Count the lines in the records below that contain the word "blurred" and reply with only that number.

··· EXERCISE MATERIAL ···

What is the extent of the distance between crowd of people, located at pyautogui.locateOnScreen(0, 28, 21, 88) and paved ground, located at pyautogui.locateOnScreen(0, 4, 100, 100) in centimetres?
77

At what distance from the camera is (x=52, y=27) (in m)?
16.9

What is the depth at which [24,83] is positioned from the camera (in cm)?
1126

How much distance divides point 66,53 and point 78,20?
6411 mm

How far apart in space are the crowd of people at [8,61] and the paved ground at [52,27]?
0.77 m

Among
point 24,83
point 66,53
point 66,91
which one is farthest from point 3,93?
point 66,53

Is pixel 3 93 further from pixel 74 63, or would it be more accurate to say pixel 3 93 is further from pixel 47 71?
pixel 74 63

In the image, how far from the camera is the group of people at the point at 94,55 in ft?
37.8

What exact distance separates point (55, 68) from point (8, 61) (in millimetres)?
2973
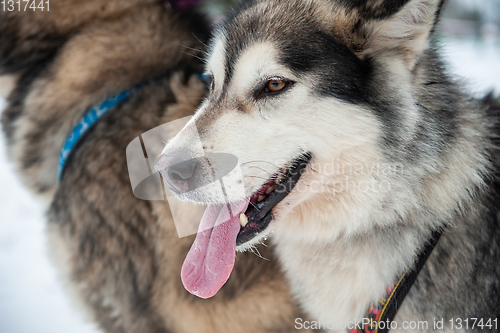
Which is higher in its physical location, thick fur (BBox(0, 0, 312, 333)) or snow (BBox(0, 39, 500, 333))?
thick fur (BBox(0, 0, 312, 333))

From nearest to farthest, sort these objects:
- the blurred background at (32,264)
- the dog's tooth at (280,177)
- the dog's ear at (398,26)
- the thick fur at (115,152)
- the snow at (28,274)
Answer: the dog's ear at (398,26)
the dog's tooth at (280,177)
the thick fur at (115,152)
the blurred background at (32,264)
the snow at (28,274)

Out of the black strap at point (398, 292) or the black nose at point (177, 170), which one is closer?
the black nose at point (177, 170)

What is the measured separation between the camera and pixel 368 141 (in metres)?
1.12

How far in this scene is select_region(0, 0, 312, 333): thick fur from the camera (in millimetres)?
1538

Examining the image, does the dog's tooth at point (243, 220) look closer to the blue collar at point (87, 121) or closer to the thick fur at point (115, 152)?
the thick fur at point (115, 152)

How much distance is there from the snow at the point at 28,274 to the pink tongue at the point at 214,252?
2.60ft

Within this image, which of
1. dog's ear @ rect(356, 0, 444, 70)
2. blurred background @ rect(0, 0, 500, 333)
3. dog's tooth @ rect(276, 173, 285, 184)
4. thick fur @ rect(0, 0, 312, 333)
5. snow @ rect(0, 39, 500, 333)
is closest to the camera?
dog's ear @ rect(356, 0, 444, 70)

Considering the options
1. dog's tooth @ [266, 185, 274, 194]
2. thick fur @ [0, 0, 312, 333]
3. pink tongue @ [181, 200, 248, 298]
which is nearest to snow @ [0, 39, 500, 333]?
thick fur @ [0, 0, 312, 333]

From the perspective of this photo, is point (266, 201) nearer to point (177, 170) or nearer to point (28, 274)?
point (177, 170)

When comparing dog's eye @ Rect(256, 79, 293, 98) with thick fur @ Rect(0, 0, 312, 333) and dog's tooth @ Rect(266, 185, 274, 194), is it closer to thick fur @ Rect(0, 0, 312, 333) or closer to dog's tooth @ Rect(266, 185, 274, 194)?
dog's tooth @ Rect(266, 185, 274, 194)

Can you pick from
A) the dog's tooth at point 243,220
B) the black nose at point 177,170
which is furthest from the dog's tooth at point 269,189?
the black nose at point 177,170

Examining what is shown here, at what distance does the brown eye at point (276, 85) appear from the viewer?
3.72 feet

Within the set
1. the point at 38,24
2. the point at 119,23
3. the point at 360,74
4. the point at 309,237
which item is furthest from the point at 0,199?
the point at 360,74

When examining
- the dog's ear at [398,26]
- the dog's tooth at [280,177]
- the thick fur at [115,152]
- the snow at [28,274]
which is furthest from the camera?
the snow at [28,274]
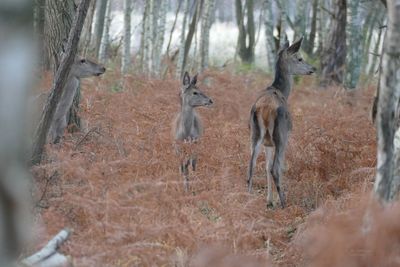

···

● **TASK RESULT**
3